WarmUp: Can an Entrepreneur Have Any Real Life?

WarmUp: Can an Entrepreneur Have Any Real Life?

I had the opportunity to attend the April WarmUp –meeting and panel discussion about entrepreneurship, the daily lives of entrepreneurs, and most importantly, the big question if entrepreneurs can actually have any real life outside their work. Most of us know, or at least have heard, that being an entrepreneur isn’t always the simplest career choice you can think of, and definitely not the easiest one. Being an entrepreneur usually requires spending long hours at work, commitment and at least to some extent, innovation and enthusiasm towards what you’re doing.

At the WarmUp we heard thoughts on entrepreneurship and it’s challenges from four entrepreneurs from different areas of business, including retail and sales, net commerce and education. Our interesting speakers in the panel were Manu Rekola from ZinZino Oy, Jaana Komscha-Härkönen from Breaks Finland Oy and Kati Partanen with her business partner Veera Brückler from Twistbe Oy.

Even though our speakers in the panel were from different areas in business, there was one thought everyone had in common; entrepreneurship is a huge part of your life and takes up a lot of commitment and effort. This was not, however, seen as a negative aspect, but more as a way of life, in which you live in a very close relationship with your job.

During the conversation, we also discussed other aspects in entrepreneurship, including the difficulty in setting boundaries between work and private life and what different ways there are to recover after work, considering that being an entrepreneur is commonly seen as a 24/7 job. Many of the speakers thought, that with a very time consuming job like being an entrepreneur, work, family and free time easily blend together in a way that you can’t have a traditional 8-to-4 day schedule. If you notice an important client sending you e-mails on a Saturday night, you might as well just answer them right away. This is understandable especially in the case when the company is the product of your own hard work, and naturally you will go to great extents for its success.

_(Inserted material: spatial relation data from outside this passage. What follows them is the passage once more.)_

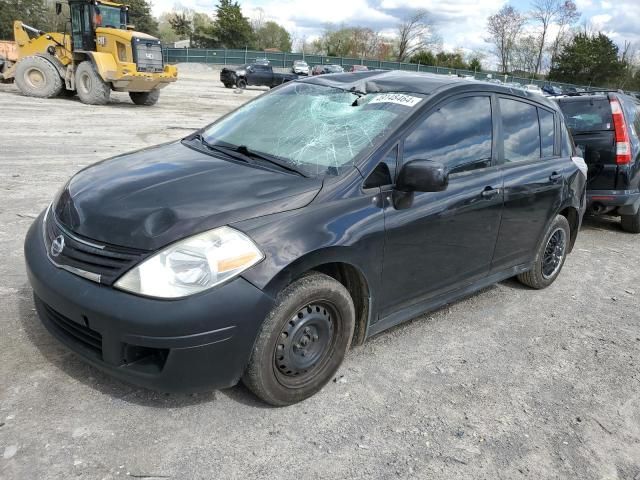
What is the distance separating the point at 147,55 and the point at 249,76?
18303 mm

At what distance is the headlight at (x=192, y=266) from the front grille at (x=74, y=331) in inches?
13.0

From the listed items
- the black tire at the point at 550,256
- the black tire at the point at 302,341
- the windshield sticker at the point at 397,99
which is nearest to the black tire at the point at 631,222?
the black tire at the point at 550,256

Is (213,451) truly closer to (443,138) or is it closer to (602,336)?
(443,138)

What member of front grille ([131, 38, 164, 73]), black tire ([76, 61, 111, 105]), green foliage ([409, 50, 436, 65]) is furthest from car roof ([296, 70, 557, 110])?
green foliage ([409, 50, 436, 65])

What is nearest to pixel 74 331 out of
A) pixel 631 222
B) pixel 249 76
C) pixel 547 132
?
pixel 547 132

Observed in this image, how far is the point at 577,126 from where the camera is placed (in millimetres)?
6988

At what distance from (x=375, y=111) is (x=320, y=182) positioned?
2.50 ft

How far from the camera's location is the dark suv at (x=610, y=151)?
6586mm

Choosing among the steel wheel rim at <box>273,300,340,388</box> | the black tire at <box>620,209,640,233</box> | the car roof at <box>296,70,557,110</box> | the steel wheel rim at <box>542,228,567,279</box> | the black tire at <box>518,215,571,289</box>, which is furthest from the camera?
the black tire at <box>620,209,640,233</box>

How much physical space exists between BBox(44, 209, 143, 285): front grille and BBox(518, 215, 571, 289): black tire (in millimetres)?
3458

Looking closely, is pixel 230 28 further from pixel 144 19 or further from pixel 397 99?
pixel 397 99

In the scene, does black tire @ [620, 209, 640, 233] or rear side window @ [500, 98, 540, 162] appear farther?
black tire @ [620, 209, 640, 233]

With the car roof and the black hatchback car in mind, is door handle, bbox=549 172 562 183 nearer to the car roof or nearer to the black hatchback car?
the black hatchback car

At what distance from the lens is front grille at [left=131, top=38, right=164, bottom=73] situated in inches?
648
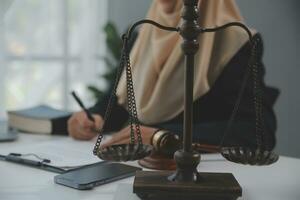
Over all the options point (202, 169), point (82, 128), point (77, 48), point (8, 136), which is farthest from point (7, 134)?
point (77, 48)

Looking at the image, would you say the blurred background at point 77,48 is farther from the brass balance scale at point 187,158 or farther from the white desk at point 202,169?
the brass balance scale at point 187,158

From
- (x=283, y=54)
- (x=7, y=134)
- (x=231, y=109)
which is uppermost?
(x=283, y=54)

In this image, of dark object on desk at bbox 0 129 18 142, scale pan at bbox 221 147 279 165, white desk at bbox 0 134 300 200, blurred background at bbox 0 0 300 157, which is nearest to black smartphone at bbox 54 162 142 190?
white desk at bbox 0 134 300 200

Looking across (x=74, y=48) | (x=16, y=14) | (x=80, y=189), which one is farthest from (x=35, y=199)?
(x=74, y=48)

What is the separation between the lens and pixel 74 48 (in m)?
2.80

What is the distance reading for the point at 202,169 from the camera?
116cm

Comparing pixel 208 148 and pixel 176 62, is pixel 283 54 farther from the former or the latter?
pixel 208 148

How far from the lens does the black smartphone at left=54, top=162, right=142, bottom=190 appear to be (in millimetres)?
981

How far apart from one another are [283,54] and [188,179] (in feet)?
5.31

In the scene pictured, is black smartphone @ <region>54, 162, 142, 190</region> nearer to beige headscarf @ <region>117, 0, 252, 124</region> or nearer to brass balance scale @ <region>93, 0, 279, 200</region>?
brass balance scale @ <region>93, 0, 279, 200</region>

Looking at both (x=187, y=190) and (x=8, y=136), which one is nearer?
(x=187, y=190)

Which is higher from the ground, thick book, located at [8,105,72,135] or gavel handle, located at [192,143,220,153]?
gavel handle, located at [192,143,220,153]

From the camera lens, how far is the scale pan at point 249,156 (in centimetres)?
89

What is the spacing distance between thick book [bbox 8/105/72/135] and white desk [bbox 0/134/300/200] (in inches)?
13.1
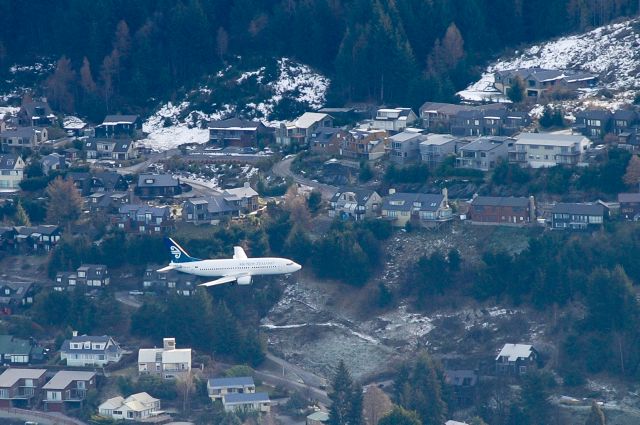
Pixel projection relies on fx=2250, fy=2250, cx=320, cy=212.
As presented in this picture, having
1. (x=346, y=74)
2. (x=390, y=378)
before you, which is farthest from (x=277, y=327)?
(x=346, y=74)

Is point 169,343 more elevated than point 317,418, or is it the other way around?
point 169,343

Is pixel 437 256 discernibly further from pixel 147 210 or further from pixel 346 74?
pixel 346 74

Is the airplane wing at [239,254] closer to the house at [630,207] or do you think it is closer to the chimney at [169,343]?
the chimney at [169,343]

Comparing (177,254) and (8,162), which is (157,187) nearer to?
(8,162)

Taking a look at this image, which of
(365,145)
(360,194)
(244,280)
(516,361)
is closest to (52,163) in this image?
(365,145)

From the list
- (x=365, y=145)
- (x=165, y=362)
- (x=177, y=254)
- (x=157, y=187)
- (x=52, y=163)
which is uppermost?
(x=365, y=145)

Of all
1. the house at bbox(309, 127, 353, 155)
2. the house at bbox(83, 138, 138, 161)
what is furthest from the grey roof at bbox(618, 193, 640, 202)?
the house at bbox(83, 138, 138, 161)

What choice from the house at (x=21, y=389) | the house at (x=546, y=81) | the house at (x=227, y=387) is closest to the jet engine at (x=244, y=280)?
the house at (x=227, y=387)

While it was generally agreed, that having your own firm takes up a major amount of your time, it was also noted that it’s important to have a schedule of your own in order to avoid being constantly overwhelmed by your workload. It was also discussed, that for many entrepreneurs the first years of working with a new company are always the hardest and require the most resources. As the company comes more profitable and self-sufficient, there’s also more room for free time as the basic groundwork has been done. This, of course, cannot be generalized, and some may actually want more challenges as the time goes by and the company grows.

It is important to notice, that entrepreneurship is also being seen as a way to express yourself, develop your own skills and ideas, and most importantly, to have the freedom to do your own thing without the restrictions of working in a traditional job. This is seen for many people as one of the most tempting and best aspects to pursue a career in entrepreneurship.